Records shown:

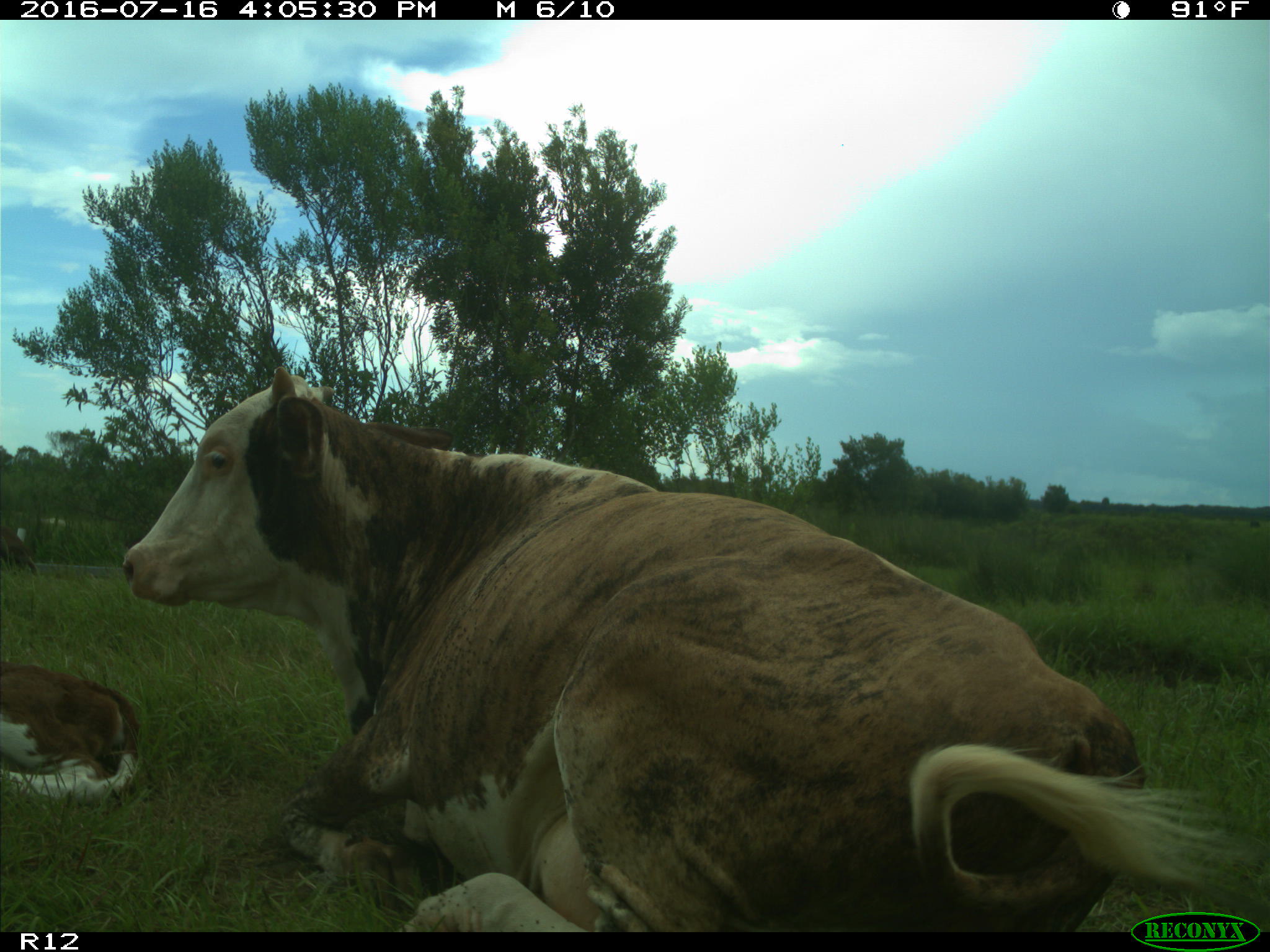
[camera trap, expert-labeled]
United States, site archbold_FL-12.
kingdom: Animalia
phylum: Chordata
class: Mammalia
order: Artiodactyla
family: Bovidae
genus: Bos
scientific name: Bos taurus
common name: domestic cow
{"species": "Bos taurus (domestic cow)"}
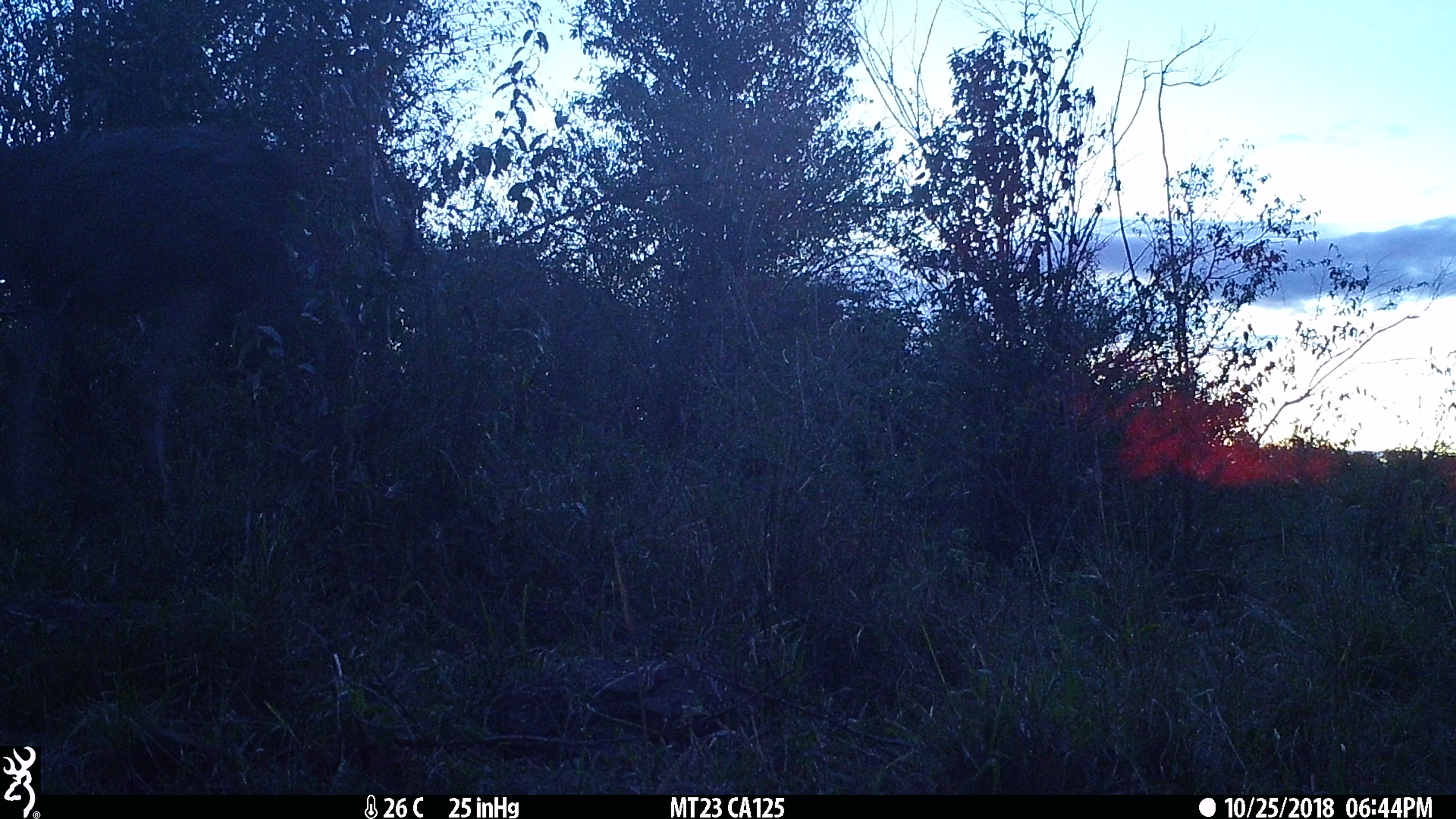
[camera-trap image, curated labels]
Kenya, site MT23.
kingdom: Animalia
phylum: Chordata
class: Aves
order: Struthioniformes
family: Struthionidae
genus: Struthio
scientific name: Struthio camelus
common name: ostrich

Exercise directions:
Search the records above for the word "camera", then say how many lines contain it. Give the number alone.

Written answer:
2